Page excerpt:
Their not dangerous if their set up properly. Thats like saying a heat mat, or a heat lamp, is dangerous. 

Just put it in a tall container with a mesh cover. Sorted. The animal cant touch the water so cant get hurt. 

They get ridiculously hot because of how they work, the high frequency vibrations will do that... 

I like mine. Been running it for a good while now, not problems. Would prefer it if it had a higher output though, doesn't make a massive amount of fog.


----------



## Tehanu (Nov 12, 2006)

Used appropriately the small ultrasonic foggers are a great cheap bit of kit;



whale_omelette said:


> i spoke to some one who said they had a frog die from one,
> you just have to keep the fogger in a tub thats tall,
> like one of those soup tubs from the supermarket,
> like so:
> image


Whale ain't just a cracking sig pic eh


----------



## whale_omelette (Jun 3, 2010)

Saedcantas said:


> Used appropriately the small ultrasonic foggers are a great cheap bit of kit;
> 
> 
> 
> Whale ain't just a cracking sig pic eh


 :lol2: thank you, *bows*


----------



## nessa (Mar 30, 2010)

hey 

I've just one of the exo ones, and they're really effective but I found that if you leave it on for too long it starts to almost burn out so you have to have 'cool down' periods frequently. Also, if you look at the exo waterfalls the have specific compartments for the foggers as they can give little twinges if you touch them so i'm guessing keep em away from frog body  

and they guzzle your water down!

In the end I removed it and stuck with spraying it myself


----------



## jaykickboxer (Feb 11, 2008)

I had mine hidden in a plastic tub still dodge I think there dangerous personally but there u go


----------



## whale_omelette (Jun 3, 2010)

id rather have a reptifogger- will buy one when i move


----------



## jaykickboxer (Feb 11, 2008)

whale_omelette said:


> id rather have a reptifogger- will buy one when i move


I've got a ent misting system personally but I'd prefare the Argos styley!


----------



## Jazzy B Bunny (Jun 21, 2007)

That argos thing looks like a good idea.. although I think i'll stick to spraying it myself.. dont need anymore bits of equipment waiting to go wrong :lol2:


----------



## Ben W (Nov 18, 2008)

i use a lucky reptile super fog, and i love the way i can fill it up and leave it for a few days without worrying about it drying up, but just personal preference and what works


----------



## rhys s (Mar 8, 2010)

i really hate the ultra sonic fogger no warning it gets hot and it gave me a electic shock when i did use it.


----------

Supplied data:
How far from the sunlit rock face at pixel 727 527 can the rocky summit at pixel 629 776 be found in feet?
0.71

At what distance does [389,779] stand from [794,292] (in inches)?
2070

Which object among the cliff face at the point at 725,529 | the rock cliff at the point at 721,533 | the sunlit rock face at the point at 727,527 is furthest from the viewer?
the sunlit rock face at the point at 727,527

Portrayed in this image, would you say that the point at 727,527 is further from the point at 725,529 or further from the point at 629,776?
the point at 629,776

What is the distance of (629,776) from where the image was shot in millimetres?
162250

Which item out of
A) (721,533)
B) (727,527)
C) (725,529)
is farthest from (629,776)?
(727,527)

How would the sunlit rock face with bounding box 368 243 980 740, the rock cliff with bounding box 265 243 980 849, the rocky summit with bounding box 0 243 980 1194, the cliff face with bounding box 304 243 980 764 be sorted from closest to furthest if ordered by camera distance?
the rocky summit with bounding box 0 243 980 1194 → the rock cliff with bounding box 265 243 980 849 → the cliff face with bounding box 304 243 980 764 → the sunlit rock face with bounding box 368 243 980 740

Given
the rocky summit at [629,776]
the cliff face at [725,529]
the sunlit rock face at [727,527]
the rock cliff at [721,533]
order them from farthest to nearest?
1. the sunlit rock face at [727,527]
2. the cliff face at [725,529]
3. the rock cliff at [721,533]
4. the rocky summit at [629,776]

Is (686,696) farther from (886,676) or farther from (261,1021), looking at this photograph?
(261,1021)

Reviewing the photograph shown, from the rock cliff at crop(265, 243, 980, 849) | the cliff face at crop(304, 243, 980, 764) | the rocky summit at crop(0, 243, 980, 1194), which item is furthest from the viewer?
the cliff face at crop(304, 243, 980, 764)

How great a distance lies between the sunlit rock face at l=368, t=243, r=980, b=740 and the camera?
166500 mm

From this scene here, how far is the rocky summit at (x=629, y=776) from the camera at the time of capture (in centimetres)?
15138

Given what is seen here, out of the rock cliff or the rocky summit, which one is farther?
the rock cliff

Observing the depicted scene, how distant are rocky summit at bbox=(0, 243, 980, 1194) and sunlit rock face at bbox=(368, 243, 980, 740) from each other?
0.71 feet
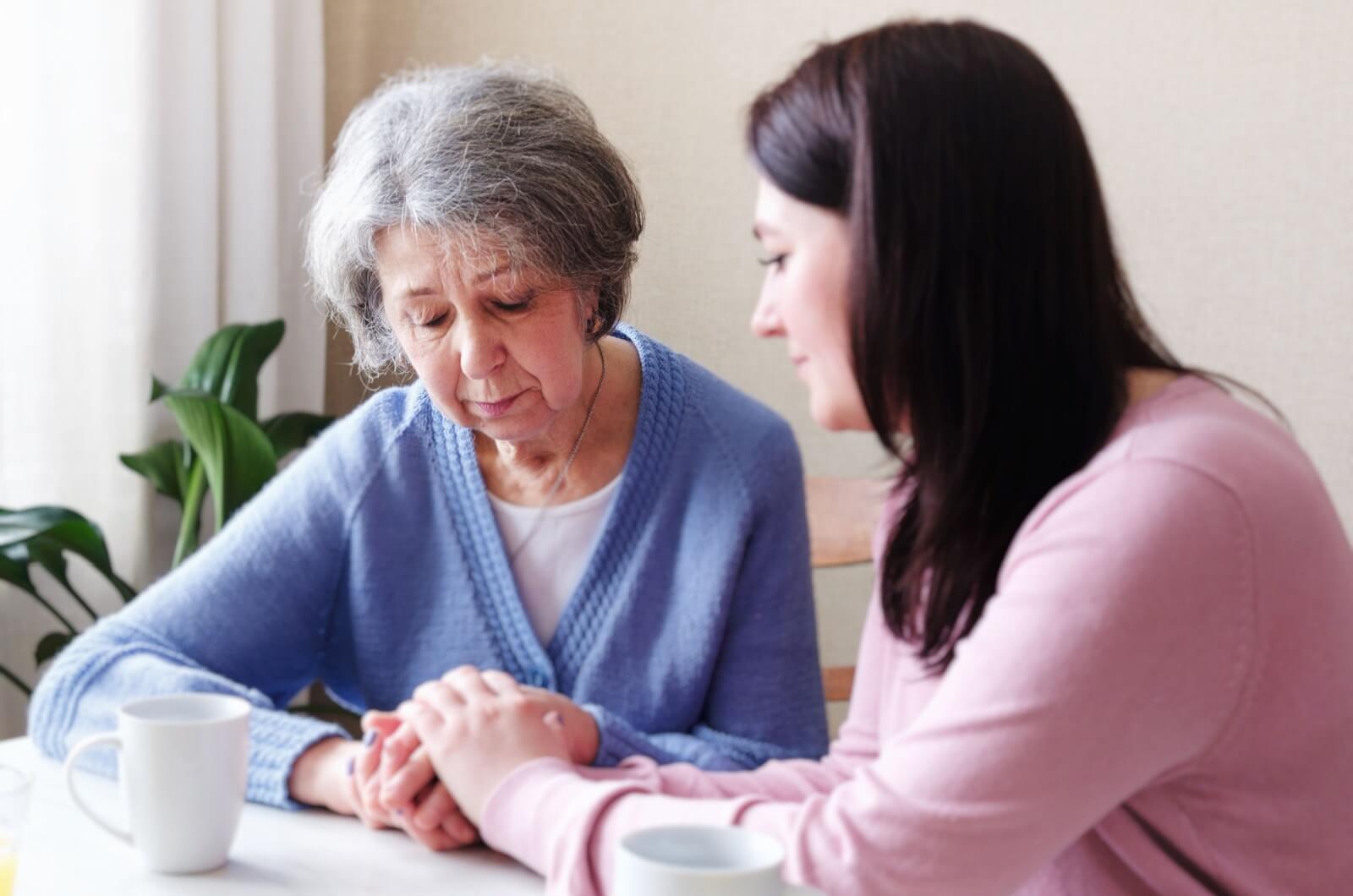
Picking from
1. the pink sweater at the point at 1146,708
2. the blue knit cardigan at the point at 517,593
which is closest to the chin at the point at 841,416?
the pink sweater at the point at 1146,708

Your task: In the fogger thread, what does Ben W like about his lucky reptile super fog? The rows are separate material with no connection to the fogger thread.

Exercise result: He can fill it up and leave it for a few days without worrying about it drying up.